The more batch size, the better.



batch size time train mean loss SSE score
64 10855.791047 0.302706 130.547356431 0
128 10692.346976 0.355007 126.1506579977 0
256 11432.415434 0.719253 125.145132211 3878.5556403073
512 11727.674402 0.901692 122.4872463326 25034.6092029519
1024 9788.413161 1.126872 120.8812013435 37818.2934424894

#coding: utf-8
import numpy as np
import sys
import chainer
from chainer import cuda
import chainer.functions as F
from chainer import optimizers
import time
import cPickle

#epoch: 20, time: 10692.346976, train mean loss: 0.355007
#SSE = 126.15065799772859
#SSE Base = 125.63240448203754
#SSE on [angry] = 10.759377271761652
#SSE on [anxious] = 9.174422347429728
#SSE on [confident] = 13.666987468290872
#SSE on [happy] = 49.13119229673229
#SSE on [neutral] = 31.023431109263406
#SSE on [sad] = 6.87797579854229
#SSE on [surprised] = 5.517271705708345
#Score  = 0.0


class FacialEmotions:
    def __init__(self):
        self.startTime = time.clock();

        
#        self.useMax = True
        self.useMax = False


#        self.useModel = True
        self.useModel = False

#        self.train_size10 = True
        self.train_size10 = False

        self.train = []
        self.train_result = []
        self.train_index = 0
        self.test = []
        self.test_index = 0


        self.batchsize = 128
        self.useSmallImage = True
#        self.useSmallImage = False
        self.size = 64
        self.model = chainer.FunctionSet(conv1=F.Convolution2D(3, 32, 3, pad=1),
#                                         l1=F.Linear(32*(self.size/2)*(self.size/2), 256),
                                         conv2=F.Convolution2D(32, 64, 3, pad=1),
                                         l1=F.Linear(64*(self.size/4)*(self.size/4), 256),
#                                         conv3=F.Convolution2D(64, 128, 3, pad=1),
#                                         l1=F.Linear(128*(self.size/8)*(self.size/8), 256),
#                                         conv4=F.Convolution2D(128, 256, 3, pad=1),
#                                         l1=F.Linear(256*(self.size/16)*(self.size/16), 256),
#                                         conv5=F.Convolution2D(256, 512, 3, pad=1),
#                                         l1=F.Linear(512*(self.size/32)*(self.size/32), 256),
                                         l2=F.Linear(256, 7))

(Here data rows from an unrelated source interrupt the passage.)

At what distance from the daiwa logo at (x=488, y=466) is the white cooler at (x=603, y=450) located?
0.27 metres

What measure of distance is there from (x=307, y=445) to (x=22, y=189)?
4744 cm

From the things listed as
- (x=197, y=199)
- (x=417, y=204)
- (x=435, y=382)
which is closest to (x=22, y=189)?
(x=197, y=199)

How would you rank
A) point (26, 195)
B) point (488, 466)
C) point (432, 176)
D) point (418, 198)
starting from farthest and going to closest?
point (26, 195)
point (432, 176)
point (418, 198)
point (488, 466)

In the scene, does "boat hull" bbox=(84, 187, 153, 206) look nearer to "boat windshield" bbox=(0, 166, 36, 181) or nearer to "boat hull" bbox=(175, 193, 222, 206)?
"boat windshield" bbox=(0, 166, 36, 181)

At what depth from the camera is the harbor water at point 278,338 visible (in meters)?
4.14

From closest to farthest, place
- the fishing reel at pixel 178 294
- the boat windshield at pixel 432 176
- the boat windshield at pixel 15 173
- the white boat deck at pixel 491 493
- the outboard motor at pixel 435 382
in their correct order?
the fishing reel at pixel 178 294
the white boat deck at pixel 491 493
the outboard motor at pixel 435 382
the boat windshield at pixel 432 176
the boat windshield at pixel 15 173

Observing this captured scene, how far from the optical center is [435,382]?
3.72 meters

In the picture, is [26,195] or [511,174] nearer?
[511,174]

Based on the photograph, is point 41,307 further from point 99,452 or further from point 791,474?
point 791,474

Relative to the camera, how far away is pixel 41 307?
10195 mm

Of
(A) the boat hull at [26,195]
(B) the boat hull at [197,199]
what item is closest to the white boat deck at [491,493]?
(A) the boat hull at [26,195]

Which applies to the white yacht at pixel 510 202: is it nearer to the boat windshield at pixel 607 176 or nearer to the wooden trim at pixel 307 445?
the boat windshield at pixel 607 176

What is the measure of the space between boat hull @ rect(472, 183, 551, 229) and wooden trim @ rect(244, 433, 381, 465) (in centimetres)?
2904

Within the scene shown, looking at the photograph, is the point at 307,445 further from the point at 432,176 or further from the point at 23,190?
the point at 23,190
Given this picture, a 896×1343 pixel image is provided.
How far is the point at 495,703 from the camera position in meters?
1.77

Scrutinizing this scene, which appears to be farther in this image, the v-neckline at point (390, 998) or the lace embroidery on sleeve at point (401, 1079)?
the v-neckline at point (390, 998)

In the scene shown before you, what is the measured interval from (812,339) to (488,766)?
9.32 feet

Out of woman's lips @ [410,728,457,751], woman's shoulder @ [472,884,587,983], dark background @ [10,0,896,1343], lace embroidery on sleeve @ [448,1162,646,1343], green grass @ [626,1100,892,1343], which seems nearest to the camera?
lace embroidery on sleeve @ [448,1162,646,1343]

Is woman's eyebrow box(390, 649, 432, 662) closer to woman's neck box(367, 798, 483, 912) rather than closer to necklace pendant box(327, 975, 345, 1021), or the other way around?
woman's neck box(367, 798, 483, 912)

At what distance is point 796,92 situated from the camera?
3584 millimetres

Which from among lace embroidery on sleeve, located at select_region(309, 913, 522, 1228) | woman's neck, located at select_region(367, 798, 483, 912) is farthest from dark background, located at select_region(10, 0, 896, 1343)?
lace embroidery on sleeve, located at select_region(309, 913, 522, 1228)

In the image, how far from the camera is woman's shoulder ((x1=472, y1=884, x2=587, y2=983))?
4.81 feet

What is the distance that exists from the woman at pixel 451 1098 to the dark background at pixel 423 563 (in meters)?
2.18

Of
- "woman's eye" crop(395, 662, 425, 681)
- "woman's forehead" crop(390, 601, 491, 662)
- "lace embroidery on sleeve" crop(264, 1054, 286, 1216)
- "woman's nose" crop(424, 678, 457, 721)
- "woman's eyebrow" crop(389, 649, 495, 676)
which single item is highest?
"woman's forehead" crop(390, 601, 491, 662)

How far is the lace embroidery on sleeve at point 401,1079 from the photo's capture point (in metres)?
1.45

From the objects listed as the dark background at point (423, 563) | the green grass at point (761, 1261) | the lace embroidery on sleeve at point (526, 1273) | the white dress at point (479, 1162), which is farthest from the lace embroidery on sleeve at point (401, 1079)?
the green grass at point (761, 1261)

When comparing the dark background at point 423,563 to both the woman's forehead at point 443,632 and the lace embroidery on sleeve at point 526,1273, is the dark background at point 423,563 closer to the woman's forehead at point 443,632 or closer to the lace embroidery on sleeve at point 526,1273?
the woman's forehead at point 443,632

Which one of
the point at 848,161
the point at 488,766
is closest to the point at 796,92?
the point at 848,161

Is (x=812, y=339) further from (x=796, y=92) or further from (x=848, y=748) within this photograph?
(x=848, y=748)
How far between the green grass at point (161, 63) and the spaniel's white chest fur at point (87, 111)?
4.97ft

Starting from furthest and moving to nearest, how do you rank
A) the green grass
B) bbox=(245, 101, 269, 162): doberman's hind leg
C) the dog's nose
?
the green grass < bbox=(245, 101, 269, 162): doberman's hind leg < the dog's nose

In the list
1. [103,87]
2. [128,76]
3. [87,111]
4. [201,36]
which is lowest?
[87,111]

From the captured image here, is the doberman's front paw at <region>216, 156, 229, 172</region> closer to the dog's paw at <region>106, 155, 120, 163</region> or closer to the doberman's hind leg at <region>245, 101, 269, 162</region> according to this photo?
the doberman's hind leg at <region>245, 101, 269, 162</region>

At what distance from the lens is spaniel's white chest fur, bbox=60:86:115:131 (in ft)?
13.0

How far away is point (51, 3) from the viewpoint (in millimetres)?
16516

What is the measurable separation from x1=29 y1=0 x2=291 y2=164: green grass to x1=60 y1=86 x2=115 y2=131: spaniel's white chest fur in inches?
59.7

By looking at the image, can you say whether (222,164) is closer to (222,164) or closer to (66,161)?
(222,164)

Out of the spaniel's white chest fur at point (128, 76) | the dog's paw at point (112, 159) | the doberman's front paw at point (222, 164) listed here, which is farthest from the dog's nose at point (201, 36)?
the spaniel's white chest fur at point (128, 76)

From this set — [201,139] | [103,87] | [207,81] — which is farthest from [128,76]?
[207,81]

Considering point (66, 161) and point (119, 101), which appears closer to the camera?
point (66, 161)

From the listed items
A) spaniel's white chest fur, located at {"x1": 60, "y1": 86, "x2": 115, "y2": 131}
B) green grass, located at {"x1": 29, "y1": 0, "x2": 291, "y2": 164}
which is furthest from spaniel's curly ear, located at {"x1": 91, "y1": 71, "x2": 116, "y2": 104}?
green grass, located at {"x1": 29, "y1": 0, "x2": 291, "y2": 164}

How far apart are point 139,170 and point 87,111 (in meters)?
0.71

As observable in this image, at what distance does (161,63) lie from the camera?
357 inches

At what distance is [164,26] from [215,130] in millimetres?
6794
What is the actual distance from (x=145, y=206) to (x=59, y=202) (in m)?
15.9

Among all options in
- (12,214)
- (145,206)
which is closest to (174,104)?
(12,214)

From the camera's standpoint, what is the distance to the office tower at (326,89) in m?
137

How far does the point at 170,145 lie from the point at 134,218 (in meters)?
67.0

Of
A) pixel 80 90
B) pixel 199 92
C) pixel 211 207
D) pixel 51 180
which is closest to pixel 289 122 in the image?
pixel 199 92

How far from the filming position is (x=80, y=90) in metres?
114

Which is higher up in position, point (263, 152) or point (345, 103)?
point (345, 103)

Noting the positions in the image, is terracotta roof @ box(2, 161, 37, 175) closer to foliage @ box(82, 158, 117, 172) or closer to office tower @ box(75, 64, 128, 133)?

        self.folder = "./python/layer2/mini-batch" + str(self.batchsize) + "/"
 
        
    def newImage(self, img):
        size = self.size

        original = np.zeros((3,250,250))
        for r in range(250):
            for c in range(250):
                value = img[r * 250 + c]
                red = (value >> 16) & 255
                green = (value >> 8) & 255
                blue = (value >> 0) & 255
                original[0][r][c] = red
                original[1][r][c] = green
                original[2][r][c] = blue
        
        if self.useSmallImage == True:
            small = np.zeros((3,125,125))
            for color in range(3):
                for r in range(125):
                    for c in range(125):
                        value = original[color][2*r][2*c]
                        value += original[color][2*r][2*c+1]
                        value += original[color][2*r+1][2*c]
                        value += original[color][2*r+1][2*c+1]
                        small[color][r][c] = value/4.0

            res = np.zeros((3,size,size))
            for color in range(3):
                for r in range(size):
                    for c in range(size):
                            res[color][r][c] = small[color][(125/2) - (size/2) + r][(125/2) - (size/2) + c]
        else:
            res = np.zeros((3,size,size))
            for color in range(3):
                for r in range(size):
                    for c in range(size):
                        res[color][r][c] = original[color][(250/2) - (size/2) + r][(250/2) - (size/2) + c]
        return res


    def newImage0(self, img):
        size = 250
        newImg = np.zeros((3,size,size))
        for r in range(size):
            for c in range(size):
                value = img[r*250+c]
                red = (value >> 16) & 255
                green = (value >> 8) & 255
                blue = (value >> 0) & 255
                newImg[0][r][c] = red
                newImg[1][r][c] = green
                newImg[2][r][c] = blue
        return newImg
        
    def training(self, img,emot,*args):
        if self.train_index % 100 == 0:
            print >> sys.stderr, self.train_index

        if self.useModel == True:
            return 1
        
        self.train.append(self.newImage(img))
        
        emotion = 0
        for i in range(7):
            emotion += (i+0) * emot[i]
        self.train_result.append(emotion)
        
        
        self.train_index+=1
        
        if self.train_size10 == True and self.train_index == 10:
            return 1
        return 0
        
    def testing(self, img,*args):
        if self.useModel == True and self.test_index == 0:
            pkl_file = open(self.folder + "FacialEmotions.pkl", "rb")
            self.model = cPickle.load(pkl_file)


        elif self.test_index == 0:
            
            self.train = np.array(self.train, dtype=np.float32)
            self.train_result = np.array(self.train_result, dtype=np.int32)
            self.test = np.array(self.test, dtype=np.float32)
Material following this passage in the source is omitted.